*** Opening of Text ***

A New Tool for Conservation

Sandi Houghton, Wildlife Diversity Biologist, NH Fish & Game Department

In wildlife conservation, connections matter.  As our landscape changes, maintaining and restoring connected habitats is critical for wildlife. These connections allow wildlife to adapt to changing conditions, move to meet their basic needs including food, breeding and shelter, and maintain gene flow.  The loss of corridors can result in direct mortality, barriers to dispersal, and habitat fragmentation for many species. The risks are especially high for slow moving species (e.g. reptiles and amphibians), species that depend on high adult survivorship (e.g. turtles), species that are long range dispersers (e.g. bobcats or American martens), and species that already have limited populations (e.g. timber rattlesnakes). 

NH Wildlife Corridors Map

The NH Fish & Game Department recently developed a new tool, the NH Wildlife Corridors map, to help identify these important areas on the landscape. The maps include core habitats connected by habitat corridors. 

  • The core wildlife habitat are areas over 50 acres in size that are a high priority in the New Hampshire Wildlife Action Plan (Highest Ranked Habitat in NH and/or Highest Ranked Habitat in Biological Regions). For those of you familiar with Wildlife Action Plan maps that’s the pink and green areas on the Highest Ranked Wildlife Habitat by Ecological Condition Map
  • The habitat corridors connect the core habitats through habitats where wildlife are predicted to most easily move.  The dispersal behavior of a wide range of different species including habitat specialists, habitat generalist, area-sensitive, and barrier sensitive species were all included to model the corridors. (One of these species is Blanding's turtles, pictured below.)

So how do we maintain and restore habitat connectivity for wildlife? A multi-faceted approach including land conservation, land-use planning, land management, transportation solutions and science can together meet this challenge. Many partners, including you, are needed—let’s connect.   You can help to protect wildlife corridors in your community by determining where the large habitat areas and key corridors are located. 

Blanding's turtle

We encourage you to use this data with other data that you may have or collect locally, to help ground-truth the results of corridor analyses, as part of your planning process.

There is historic recognition and support for the challenge -- momentum is building.   Let’s keep it going—join us in taking action for wildlife.

*** Close of Text ***

*Exercises*:
- A) List the components of the multi-faceted approach that the article on wildlife corridors names for maintaining and restoring habitat connectivity.
- B) According to the article on wildlife corridors, how large must an area be to count as core wildlife habitat?
- C) Please write out the part of the article on wildlife corridors starting at "We encourage you" and ending at "action for wildlife.".

*** Opening of Data below ***

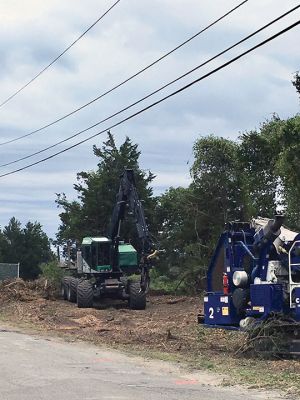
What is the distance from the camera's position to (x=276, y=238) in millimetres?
12664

*** Close of Data below ***

*Solutions below*:
- A) land conservation, land-use planning, land management, transportation solutions, science

- B) Over 50 acres in size.

- C)
We encourage you to use this data with other data that you may have or collect locally, to help ground-truth the results of corridor analyses, as part of your planning process.

There is historic recognition and support for the challenge -- momentum is building.   Let’s keep it going—join us in taking action for wildlife.